Repeat the listing exactly. Pictures stay out of your copy.

Exercise data START

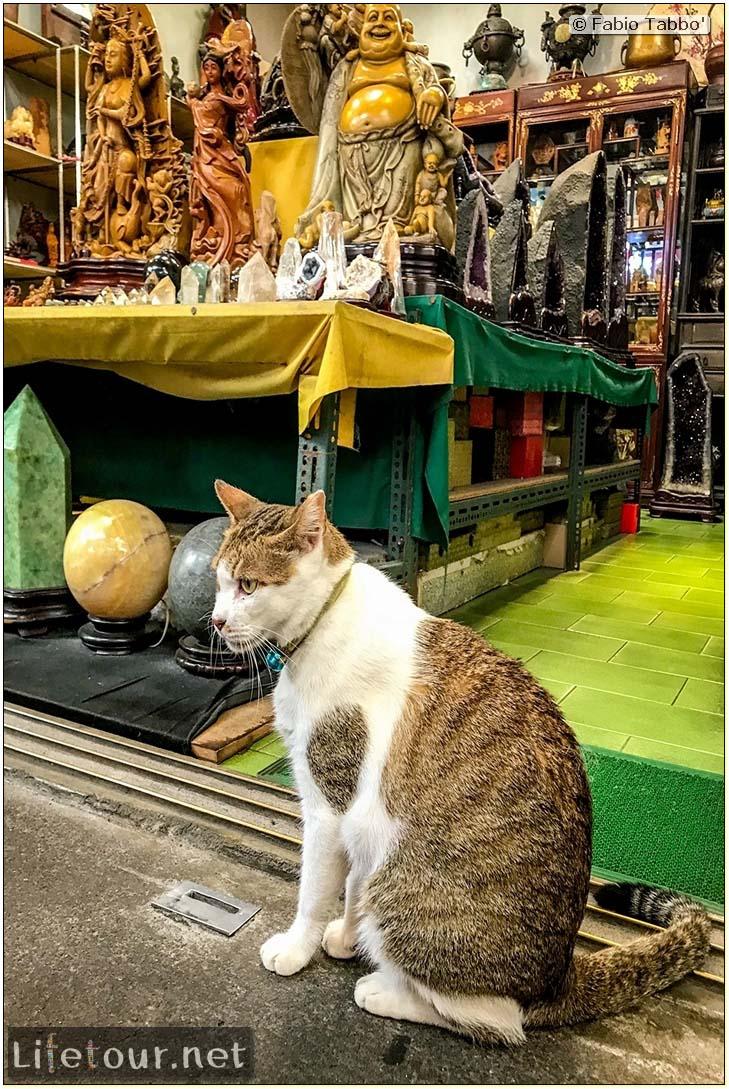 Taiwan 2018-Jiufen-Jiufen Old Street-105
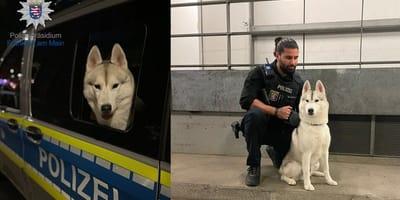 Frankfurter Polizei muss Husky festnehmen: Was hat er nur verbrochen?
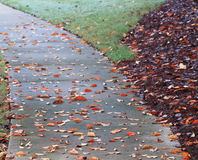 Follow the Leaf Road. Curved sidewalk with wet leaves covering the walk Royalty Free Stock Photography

Exercise data END

:: Answer to this task ::
 Taiwan 2018-Jiufen-Jiufen Old Street-105
 Frankfurter Polizei muss Husky festnehmen: Was hat er nur verbrochen?
 Follow the Leaf Road. Curved sidewalk with wet leaves covering the walk Royalty Free Stock Photography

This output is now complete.